DMA: Telemarketers May Be Overcalling
Titled "The Tragedy of the Commons," the paper compared the industry to the 17th-century sheepherders who overgrazed their village's common fields.
"Thus, for telemarketers, the tragedy of the commons may be upon us," the paper said. "We may be fast approaching a time when a multitude of individual direct marketers collectively call consumers too often or call consumers who don't want to be called at all."
The phenomenon could hurt response rates and has already aroused the wrath of the public, according to the paper. High-volume calling, along with "dead-air" problems that coincide with the use of predictive dialers, have drawn the attention of regulators and politicians who seek to further their political careers by supporting new telemarketing regulations, the paper said.

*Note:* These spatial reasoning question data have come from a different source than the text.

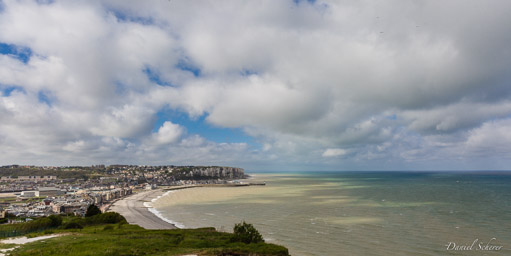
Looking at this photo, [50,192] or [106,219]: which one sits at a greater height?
[106,219]

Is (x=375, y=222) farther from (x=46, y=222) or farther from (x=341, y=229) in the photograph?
(x=46, y=222)

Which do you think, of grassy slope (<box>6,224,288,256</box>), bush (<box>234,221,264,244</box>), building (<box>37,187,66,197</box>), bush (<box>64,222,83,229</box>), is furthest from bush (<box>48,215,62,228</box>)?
building (<box>37,187,66,197</box>)

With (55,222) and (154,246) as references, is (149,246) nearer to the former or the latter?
(154,246)

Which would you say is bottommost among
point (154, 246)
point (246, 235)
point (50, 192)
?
point (50, 192)

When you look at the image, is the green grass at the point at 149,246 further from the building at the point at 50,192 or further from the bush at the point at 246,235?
the building at the point at 50,192

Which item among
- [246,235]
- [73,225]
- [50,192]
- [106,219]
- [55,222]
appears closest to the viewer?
[246,235]

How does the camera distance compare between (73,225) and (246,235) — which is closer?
(246,235)

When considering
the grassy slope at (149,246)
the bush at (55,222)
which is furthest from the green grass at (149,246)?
the bush at (55,222)

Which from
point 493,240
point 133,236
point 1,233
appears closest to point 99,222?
point 1,233

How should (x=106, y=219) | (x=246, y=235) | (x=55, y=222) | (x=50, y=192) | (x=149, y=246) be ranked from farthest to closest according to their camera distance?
(x=50, y=192), (x=106, y=219), (x=55, y=222), (x=246, y=235), (x=149, y=246)

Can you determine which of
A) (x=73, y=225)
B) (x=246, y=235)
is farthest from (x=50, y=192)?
(x=246, y=235)

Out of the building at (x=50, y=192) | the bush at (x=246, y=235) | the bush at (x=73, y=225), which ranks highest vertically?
the bush at (x=246, y=235)
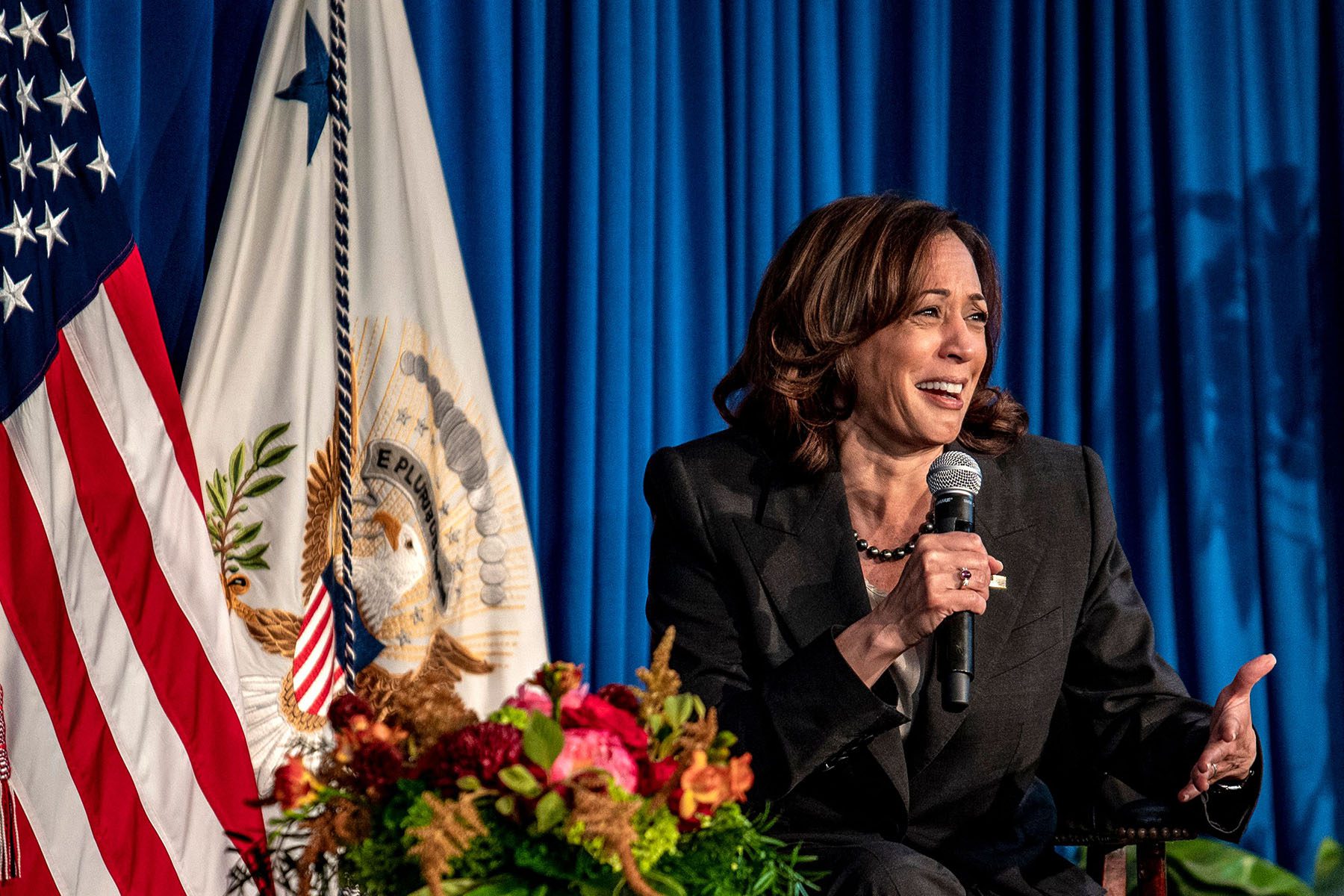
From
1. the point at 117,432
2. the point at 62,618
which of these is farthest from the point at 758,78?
the point at 62,618

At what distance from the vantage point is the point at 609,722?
134 cm

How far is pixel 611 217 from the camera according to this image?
10.9ft

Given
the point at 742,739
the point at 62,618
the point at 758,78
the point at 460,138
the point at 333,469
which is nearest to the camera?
the point at 742,739

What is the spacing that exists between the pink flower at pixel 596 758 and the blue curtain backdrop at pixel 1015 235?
6.33ft

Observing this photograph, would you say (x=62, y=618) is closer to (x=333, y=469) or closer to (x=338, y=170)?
(x=333, y=469)

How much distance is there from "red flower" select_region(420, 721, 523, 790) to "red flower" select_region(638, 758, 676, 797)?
119 millimetres

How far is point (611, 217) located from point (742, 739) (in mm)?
1733

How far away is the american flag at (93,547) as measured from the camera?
100 inches

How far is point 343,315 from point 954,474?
1559 millimetres

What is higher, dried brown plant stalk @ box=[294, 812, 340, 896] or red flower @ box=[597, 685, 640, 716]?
red flower @ box=[597, 685, 640, 716]

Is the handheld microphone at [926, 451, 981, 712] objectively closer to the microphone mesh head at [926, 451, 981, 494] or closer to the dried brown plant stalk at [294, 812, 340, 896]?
the microphone mesh head at [926, 451, 981, 494]

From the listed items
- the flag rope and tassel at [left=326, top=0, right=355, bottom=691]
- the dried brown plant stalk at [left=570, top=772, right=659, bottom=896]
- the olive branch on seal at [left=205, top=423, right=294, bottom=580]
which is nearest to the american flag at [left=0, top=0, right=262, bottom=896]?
Answer: the olive branch on seal at [left=205, top=423, right=294, bottom=580]

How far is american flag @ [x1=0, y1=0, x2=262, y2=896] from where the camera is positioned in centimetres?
255

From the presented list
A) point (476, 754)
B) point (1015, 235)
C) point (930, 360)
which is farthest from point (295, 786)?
point (1015, 235)
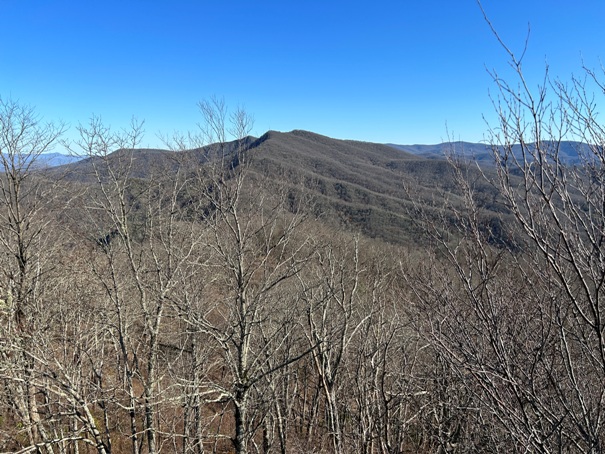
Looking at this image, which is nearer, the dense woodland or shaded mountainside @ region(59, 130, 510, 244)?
the dense woodland

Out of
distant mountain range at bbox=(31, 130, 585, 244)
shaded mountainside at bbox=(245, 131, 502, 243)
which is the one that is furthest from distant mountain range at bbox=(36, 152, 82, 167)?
shaded mountainside at bbox=(245, 131, 502, 243)

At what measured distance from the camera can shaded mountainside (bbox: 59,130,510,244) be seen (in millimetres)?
8695

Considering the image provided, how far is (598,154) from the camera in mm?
2902

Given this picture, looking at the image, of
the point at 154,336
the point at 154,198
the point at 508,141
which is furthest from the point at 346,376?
the point at 508,141

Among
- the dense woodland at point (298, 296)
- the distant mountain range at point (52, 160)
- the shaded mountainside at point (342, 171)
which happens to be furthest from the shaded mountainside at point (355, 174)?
the dense woodland at point (298, 296)

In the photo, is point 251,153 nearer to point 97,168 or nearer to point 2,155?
point 97,168

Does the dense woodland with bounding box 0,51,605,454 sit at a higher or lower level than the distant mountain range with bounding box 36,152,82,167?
lower

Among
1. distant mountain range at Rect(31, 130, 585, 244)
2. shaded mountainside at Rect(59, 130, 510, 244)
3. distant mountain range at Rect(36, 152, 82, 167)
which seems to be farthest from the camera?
distant mountain range at Rect(36, 152, 82, 167)

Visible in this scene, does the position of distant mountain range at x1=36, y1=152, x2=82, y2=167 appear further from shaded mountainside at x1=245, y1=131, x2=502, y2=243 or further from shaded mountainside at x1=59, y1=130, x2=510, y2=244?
shaded mountainside at x1=245, y1=131, x2=502, y2=243

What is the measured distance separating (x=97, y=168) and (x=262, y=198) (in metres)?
3.91

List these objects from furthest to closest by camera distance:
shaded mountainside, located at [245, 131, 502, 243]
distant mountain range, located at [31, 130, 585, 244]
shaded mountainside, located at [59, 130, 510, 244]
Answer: shaded mountainside, located at [245, 131, 502, 243], shaded mountainside, located at [59, 130, 510, 244], distant mountain range, located at [31, 130, 585, 244]

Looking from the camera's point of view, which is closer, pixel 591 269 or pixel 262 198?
pixel 591 269

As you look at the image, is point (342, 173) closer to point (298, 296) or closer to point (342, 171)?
point (342, 171)

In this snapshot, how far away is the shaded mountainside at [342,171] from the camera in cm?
870
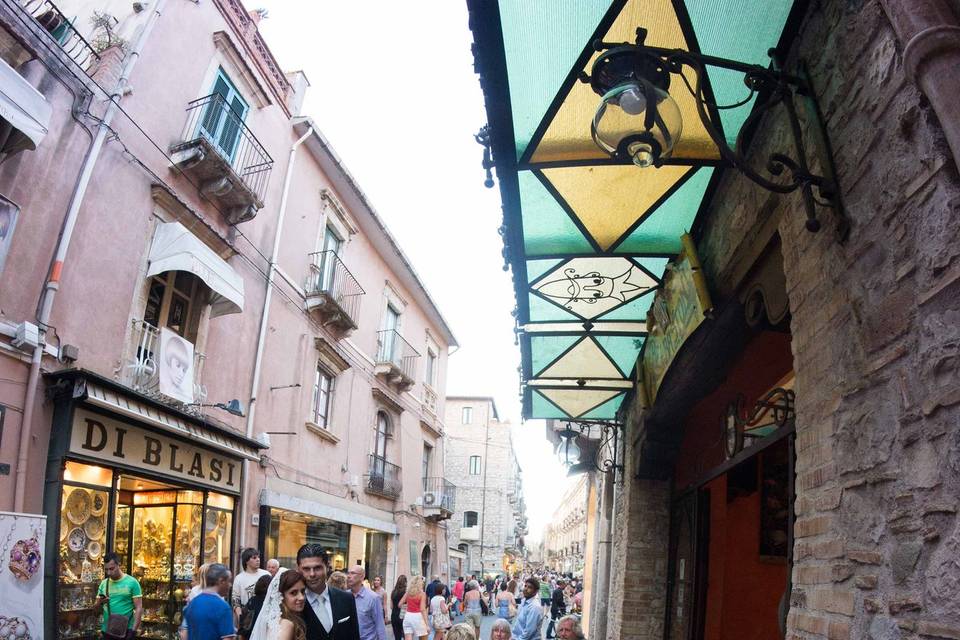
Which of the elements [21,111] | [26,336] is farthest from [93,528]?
[21,111]

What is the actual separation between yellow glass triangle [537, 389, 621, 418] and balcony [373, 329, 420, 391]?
9.23 metres

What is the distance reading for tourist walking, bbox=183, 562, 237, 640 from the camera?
16.2 ft

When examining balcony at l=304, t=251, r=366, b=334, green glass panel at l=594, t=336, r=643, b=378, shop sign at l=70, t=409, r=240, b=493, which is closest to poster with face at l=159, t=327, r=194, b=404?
shop sign at l=70, t=409, r=240, b=493

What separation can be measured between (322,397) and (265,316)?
3.22 metres

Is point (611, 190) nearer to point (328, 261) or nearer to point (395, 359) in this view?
point (328, 261)

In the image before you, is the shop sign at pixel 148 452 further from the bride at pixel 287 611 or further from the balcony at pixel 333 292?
the bride at pixel 287 611

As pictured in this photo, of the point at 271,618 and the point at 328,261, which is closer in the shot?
the point at 271,618

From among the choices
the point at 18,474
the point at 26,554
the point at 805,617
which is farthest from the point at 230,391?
the point at 805,617

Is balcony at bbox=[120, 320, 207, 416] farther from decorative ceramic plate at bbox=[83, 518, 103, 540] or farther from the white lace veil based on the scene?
the white lace veil

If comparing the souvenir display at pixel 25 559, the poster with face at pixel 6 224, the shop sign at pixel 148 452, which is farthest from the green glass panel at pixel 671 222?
the shop sign at pixel 148 452

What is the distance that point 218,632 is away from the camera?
Result: 16.3ft

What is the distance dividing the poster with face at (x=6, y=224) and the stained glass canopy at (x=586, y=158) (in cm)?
521

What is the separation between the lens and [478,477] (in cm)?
4294

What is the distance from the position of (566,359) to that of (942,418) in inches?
224
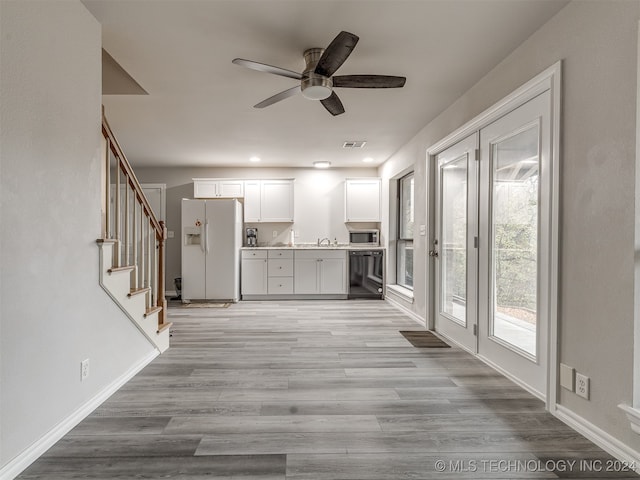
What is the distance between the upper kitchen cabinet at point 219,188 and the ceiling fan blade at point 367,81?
421 cm

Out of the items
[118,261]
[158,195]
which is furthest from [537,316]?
[158,195]

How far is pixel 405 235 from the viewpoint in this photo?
579 centimetres

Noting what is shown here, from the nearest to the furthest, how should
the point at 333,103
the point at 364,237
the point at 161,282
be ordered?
the point at 333,103
the point at 161,282
the point at 364,237

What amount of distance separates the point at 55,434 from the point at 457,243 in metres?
3.40

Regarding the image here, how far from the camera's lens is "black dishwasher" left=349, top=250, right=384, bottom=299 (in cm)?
618

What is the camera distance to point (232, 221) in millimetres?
5871

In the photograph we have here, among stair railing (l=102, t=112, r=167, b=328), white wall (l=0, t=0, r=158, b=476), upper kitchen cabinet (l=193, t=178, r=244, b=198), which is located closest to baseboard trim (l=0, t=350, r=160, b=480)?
white wall (l=0, t=0, r=158, b=476)

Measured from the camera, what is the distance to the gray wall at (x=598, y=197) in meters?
1.68

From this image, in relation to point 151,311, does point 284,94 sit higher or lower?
higher

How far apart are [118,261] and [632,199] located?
309 centimetres

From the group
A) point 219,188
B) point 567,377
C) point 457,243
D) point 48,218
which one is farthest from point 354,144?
point 48,218

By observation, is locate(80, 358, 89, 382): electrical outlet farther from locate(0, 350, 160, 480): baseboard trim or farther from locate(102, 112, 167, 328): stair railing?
locate(102, 112, 167, 328): stair railing

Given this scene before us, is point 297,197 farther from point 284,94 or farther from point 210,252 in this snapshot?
point 284,94

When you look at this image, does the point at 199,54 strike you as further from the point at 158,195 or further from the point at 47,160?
the point at 158,195
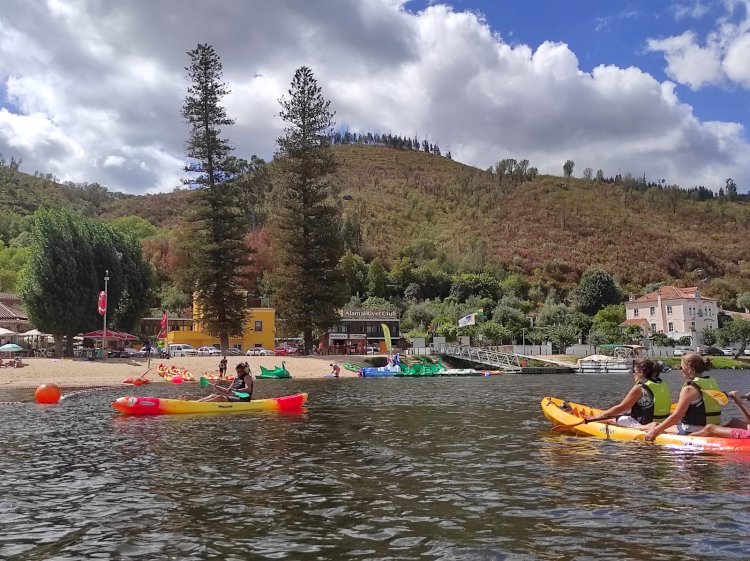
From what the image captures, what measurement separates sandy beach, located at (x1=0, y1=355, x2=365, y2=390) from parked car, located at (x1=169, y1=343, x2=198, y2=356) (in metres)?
8.31

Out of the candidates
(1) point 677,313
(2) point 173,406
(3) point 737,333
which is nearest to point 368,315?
(3) point 737,333

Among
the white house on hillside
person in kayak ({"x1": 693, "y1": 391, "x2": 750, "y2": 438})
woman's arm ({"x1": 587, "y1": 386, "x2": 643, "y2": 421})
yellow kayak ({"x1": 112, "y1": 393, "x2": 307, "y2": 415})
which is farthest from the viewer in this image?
the white house on hillside

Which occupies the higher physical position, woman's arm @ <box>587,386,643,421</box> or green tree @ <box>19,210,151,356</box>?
green tree @ <box>19,210,151,356</box>

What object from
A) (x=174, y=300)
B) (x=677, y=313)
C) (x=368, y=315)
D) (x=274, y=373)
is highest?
(x=174, y=300)

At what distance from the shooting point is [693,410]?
1370 centimetres

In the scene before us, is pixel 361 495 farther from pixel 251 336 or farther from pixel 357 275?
pixel 357 275

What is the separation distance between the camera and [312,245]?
190 ft

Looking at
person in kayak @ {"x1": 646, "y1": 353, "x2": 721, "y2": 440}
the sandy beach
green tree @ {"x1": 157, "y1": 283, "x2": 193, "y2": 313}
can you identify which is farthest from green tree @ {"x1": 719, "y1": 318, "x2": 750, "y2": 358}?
person in kayak @ {"x1": 646, "y1": 353, "x2": 721, "y2": 440}

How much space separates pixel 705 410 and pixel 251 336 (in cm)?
6043

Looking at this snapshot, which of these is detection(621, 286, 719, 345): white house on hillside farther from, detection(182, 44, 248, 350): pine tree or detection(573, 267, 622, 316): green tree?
detection(182, 44, 248, 350): pine tree

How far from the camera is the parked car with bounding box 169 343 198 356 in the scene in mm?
59000

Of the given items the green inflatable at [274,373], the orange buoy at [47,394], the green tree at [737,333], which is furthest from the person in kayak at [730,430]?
the green tree at [737,333]

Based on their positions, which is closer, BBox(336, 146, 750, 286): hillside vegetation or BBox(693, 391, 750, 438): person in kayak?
BBox(693, 391, 750, 438): person in kayak

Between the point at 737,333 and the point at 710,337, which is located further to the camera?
the point at 710,337
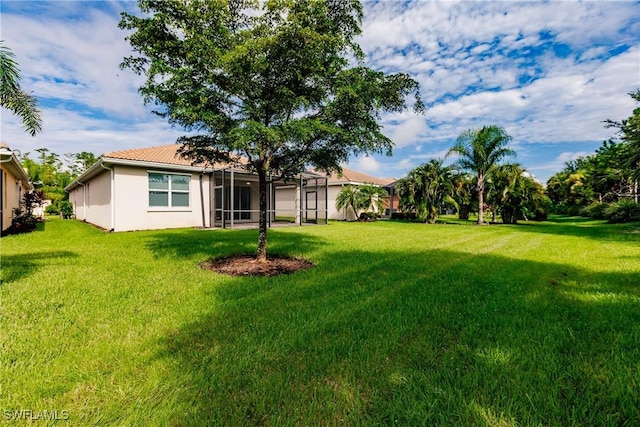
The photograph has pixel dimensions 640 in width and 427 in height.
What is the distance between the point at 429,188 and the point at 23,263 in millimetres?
20027

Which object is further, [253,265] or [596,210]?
[596,210]

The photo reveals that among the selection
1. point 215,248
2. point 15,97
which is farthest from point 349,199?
point 15,97

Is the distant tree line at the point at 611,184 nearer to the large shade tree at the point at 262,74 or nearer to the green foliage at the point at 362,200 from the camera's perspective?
the green foliage at the point at 362,200

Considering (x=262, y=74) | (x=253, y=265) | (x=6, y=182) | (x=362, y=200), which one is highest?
(x=262, y=74)

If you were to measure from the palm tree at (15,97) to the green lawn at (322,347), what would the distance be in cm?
317

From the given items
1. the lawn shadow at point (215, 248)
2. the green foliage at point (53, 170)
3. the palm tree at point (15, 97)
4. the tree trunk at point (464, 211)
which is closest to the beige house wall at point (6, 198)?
the lawn shadow at point (215, 248)

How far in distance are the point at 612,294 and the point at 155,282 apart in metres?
7.63

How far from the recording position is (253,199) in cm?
2078

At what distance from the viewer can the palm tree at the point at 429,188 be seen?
65.3ft

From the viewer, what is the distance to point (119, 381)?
2342 mm

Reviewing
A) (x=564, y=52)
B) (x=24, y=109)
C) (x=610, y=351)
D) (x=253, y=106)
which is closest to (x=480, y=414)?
(x=610, y=351)

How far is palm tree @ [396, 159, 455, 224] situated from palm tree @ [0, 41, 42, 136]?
19277 millimetres

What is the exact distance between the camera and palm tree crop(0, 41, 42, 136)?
5.06 m

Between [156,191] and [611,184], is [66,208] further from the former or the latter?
[611,184]
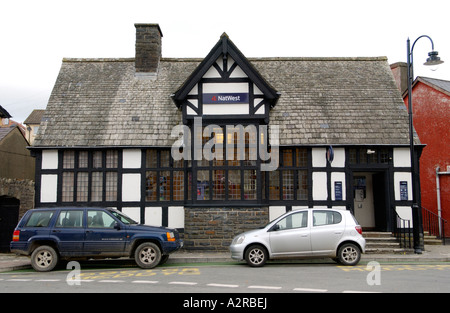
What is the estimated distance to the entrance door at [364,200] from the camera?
17594 mm

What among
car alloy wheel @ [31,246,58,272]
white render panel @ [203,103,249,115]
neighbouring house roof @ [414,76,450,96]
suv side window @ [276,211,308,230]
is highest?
neighbouring house roof @ [414,76,450,96]

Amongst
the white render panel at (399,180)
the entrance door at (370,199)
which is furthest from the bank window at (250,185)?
the white render panel at (399,180)

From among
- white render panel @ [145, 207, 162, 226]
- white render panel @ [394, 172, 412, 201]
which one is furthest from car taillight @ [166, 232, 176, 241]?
white render panel @ [394, 172, 412, 201]

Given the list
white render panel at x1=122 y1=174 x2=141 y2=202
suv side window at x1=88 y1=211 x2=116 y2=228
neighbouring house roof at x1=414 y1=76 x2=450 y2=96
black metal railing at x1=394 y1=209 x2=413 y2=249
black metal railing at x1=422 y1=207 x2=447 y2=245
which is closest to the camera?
suv side window at x1=88 y1=211 x2=116 y2=228

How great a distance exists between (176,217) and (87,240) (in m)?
4.68

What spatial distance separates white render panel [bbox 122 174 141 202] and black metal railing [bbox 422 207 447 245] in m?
12.6

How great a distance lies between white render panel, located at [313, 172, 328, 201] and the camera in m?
16.2

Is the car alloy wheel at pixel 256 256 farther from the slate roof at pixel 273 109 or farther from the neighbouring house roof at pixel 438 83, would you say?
the neighbouring house roof at pixel 438 83

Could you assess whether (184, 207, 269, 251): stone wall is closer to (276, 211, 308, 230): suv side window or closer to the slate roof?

The paper was distributed at the DMA 2002 Teleservices Conference, being held through Friday here at The Breakers hotel.
The paper revealed a few details from an upcoming DMA study on the economic effect of direct and interactive marketing in the United States. According to that study, outbound telemarketing generated about $660 billion in sales, or 6 percent of the nation's gross domestic product, in 2001.
About 185 million Americans made purchases from outbound telemarketing calls in 2001, according to the study. Outbound telemarketing generated almost 4 percent of all U.S. sales in 2001.
Consumer outbound marketing generated $274.2 billion in sales in 2001 while business-to-business sales were $390 billion, according to the study. Consumer telemarketing is expected to grow to $402.8 billion in sales by 2006.
Though the industry's success is likely to continue in the short and medium term, telemarketing faces long-term threats as younger consumers, who prefer shopping on the Internet to the telephone, become the nation's primary consumers, the paper said.
Given this trend, "the telephone's position as the preferred electronic transaction medium is unlikely to endure in the longer term," the paper said.